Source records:
Segment Open

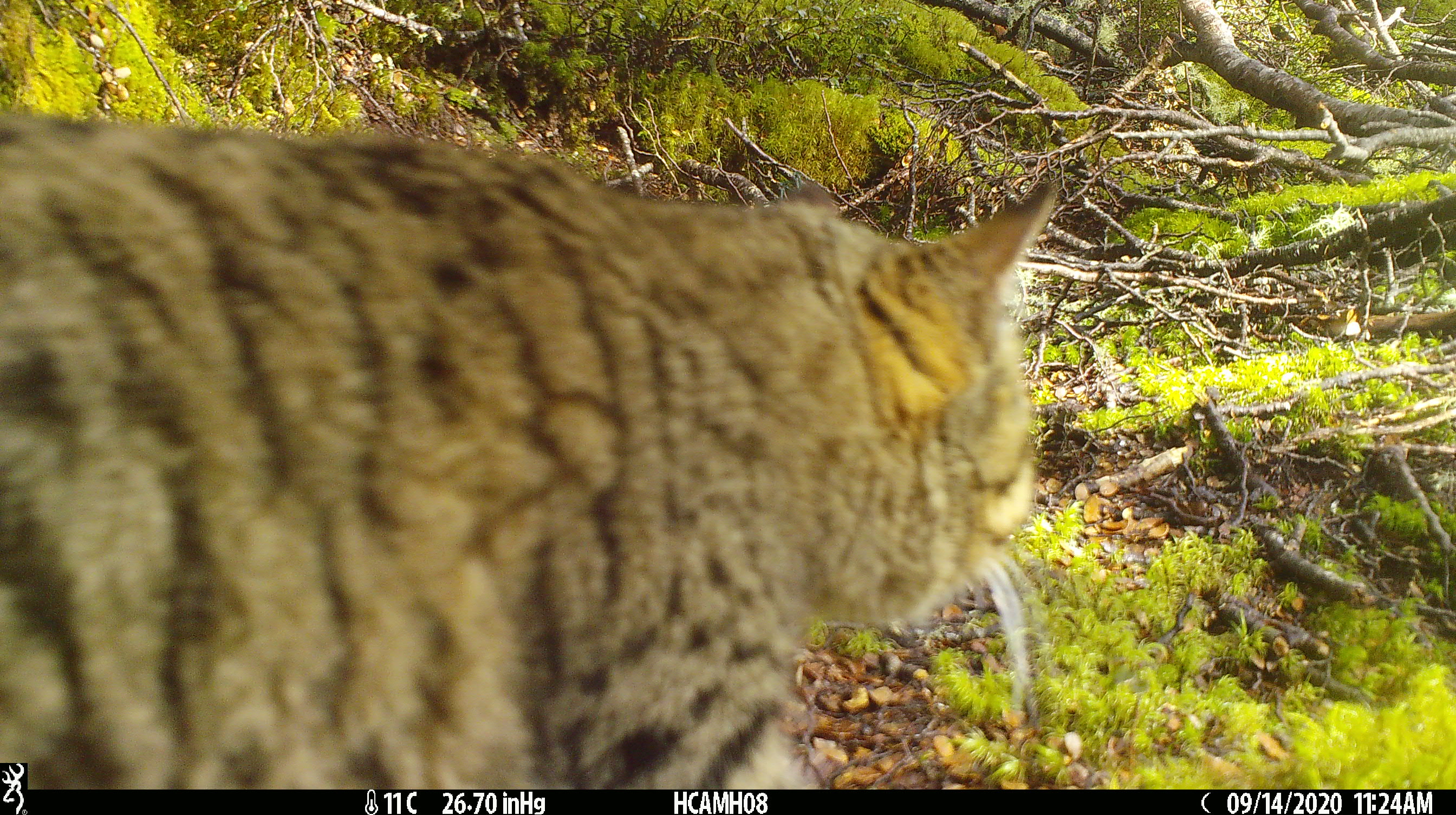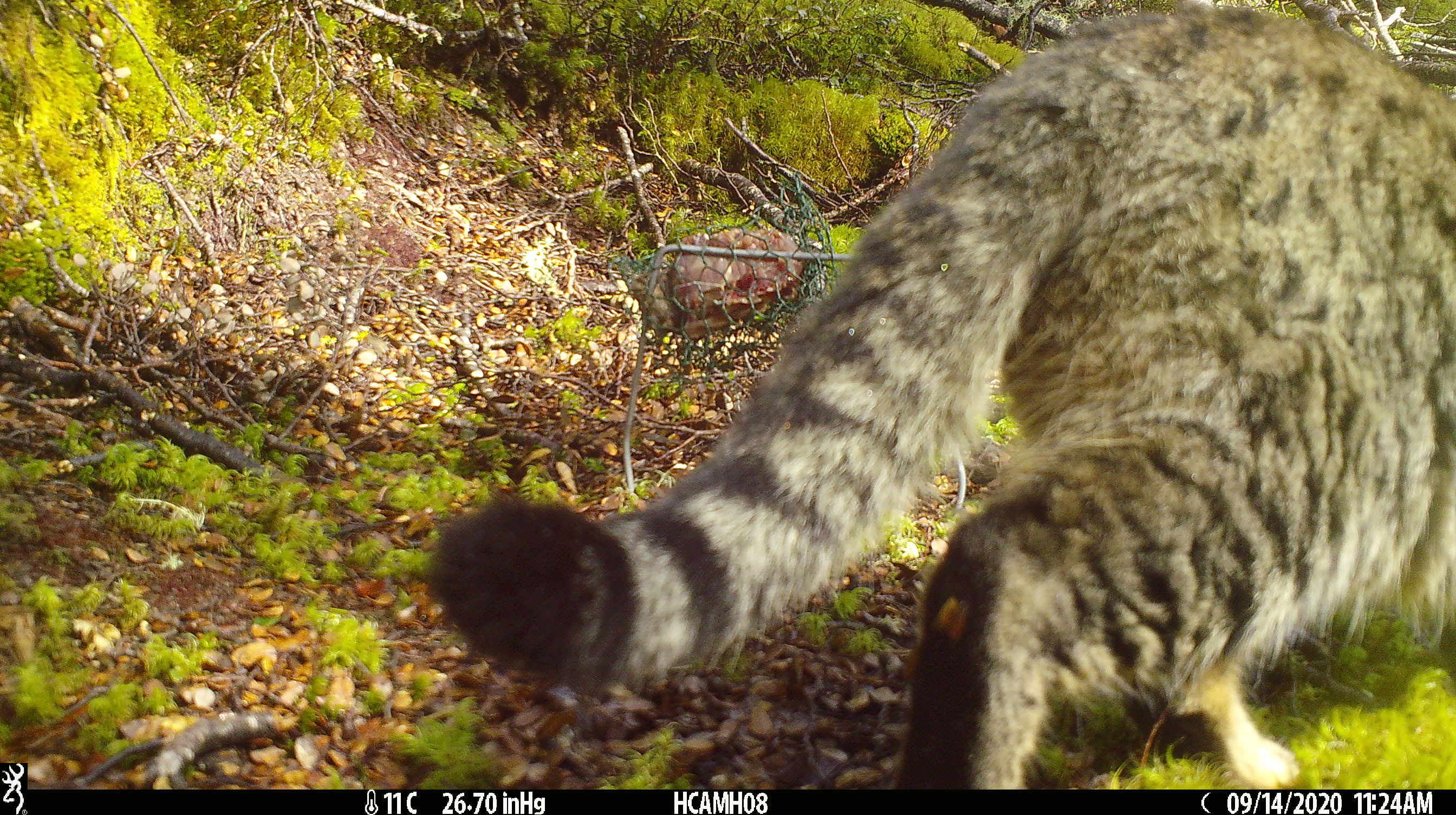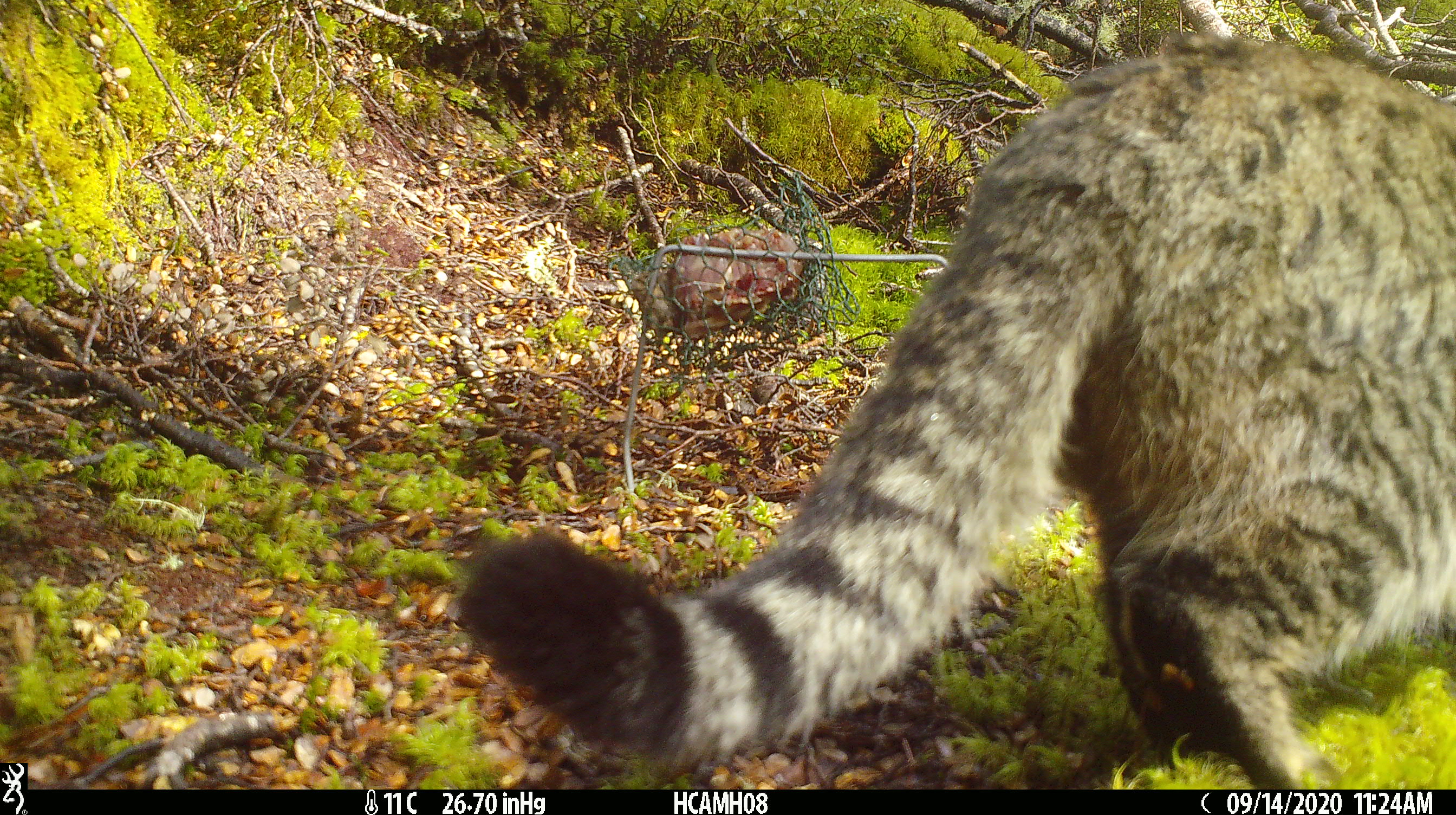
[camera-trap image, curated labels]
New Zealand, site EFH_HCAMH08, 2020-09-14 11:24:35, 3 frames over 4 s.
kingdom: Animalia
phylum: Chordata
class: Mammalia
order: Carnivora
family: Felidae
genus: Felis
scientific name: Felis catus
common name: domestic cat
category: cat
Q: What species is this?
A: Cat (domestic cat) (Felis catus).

Segment Closed
Segment Open

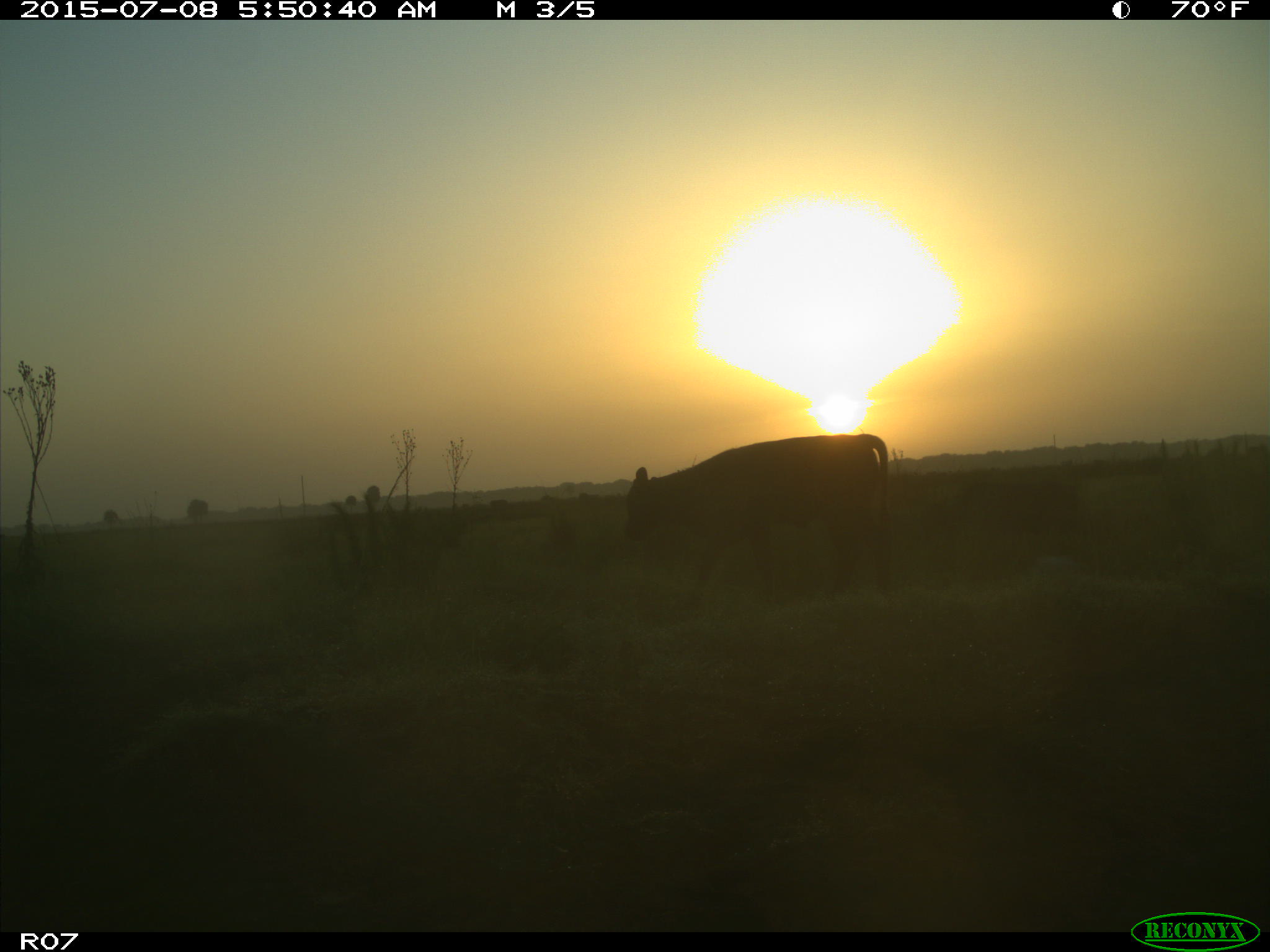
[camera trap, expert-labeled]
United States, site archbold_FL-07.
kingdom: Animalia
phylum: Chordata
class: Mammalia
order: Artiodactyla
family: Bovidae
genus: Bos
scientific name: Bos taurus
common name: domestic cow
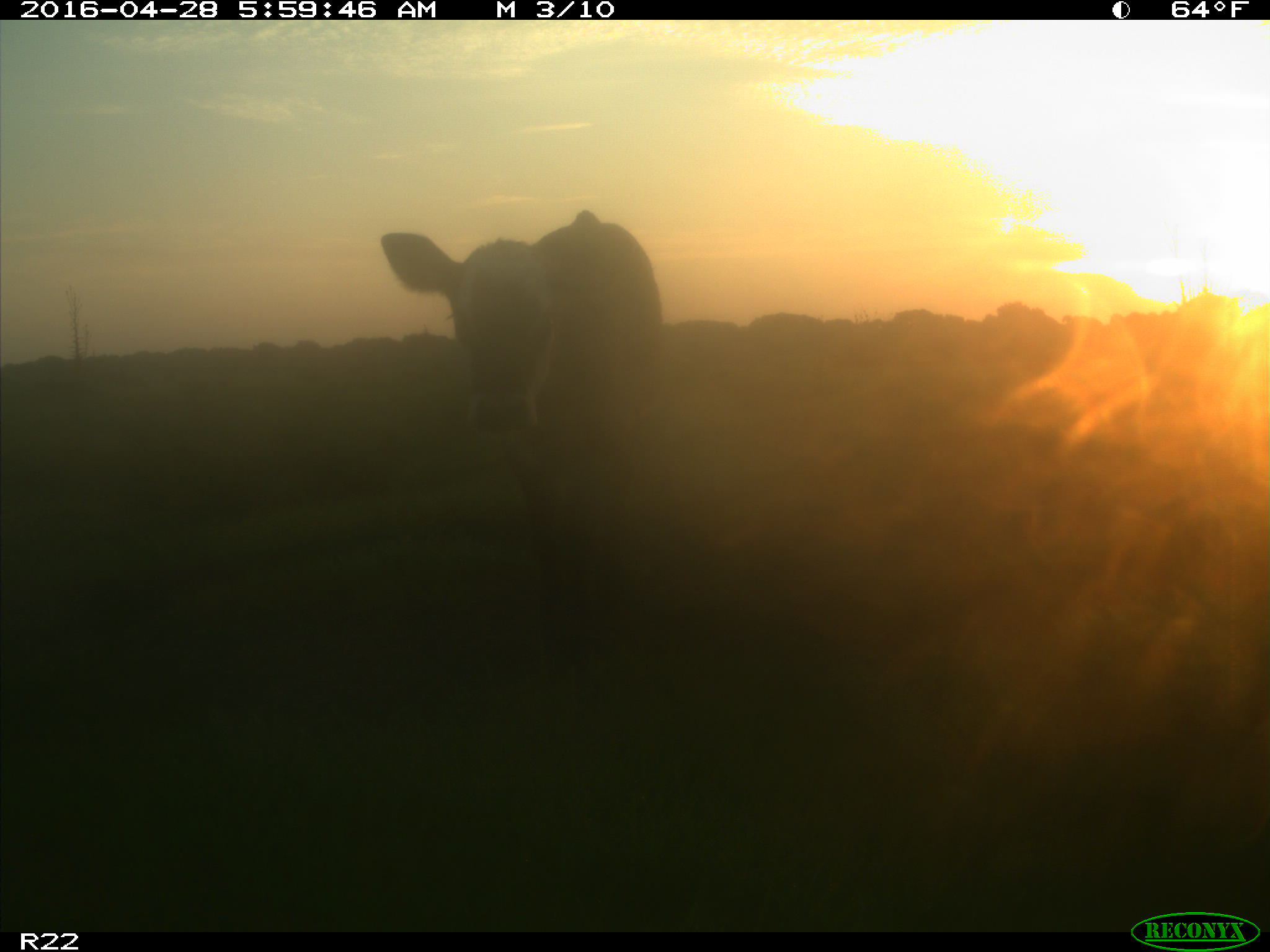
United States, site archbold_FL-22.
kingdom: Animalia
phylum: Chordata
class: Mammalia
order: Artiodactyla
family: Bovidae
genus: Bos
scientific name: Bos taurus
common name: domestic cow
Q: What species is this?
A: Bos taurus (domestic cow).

Segment Closed

TASK STATEMENT —
Using the entries above, return exactly the lines from the line with "New Zealand, site" to the line with "A: Cat (domestic cat) (Felis catus).", counting both of those lines.

RESULT BELOW —
New Zealand, site EFH_HCAMH08, 2020-09-14 11:24:35, 3 frames over 4 s.
kingdom: Animalia
phylum: Chordata
class: Mammalia
order: Carnivora
family: Felidae
genus: Felis
scientific name: Felis catus
common name: domestic cat
category: cat
Q: What species is this?
A: Cat (domestic cat) (Felis catus).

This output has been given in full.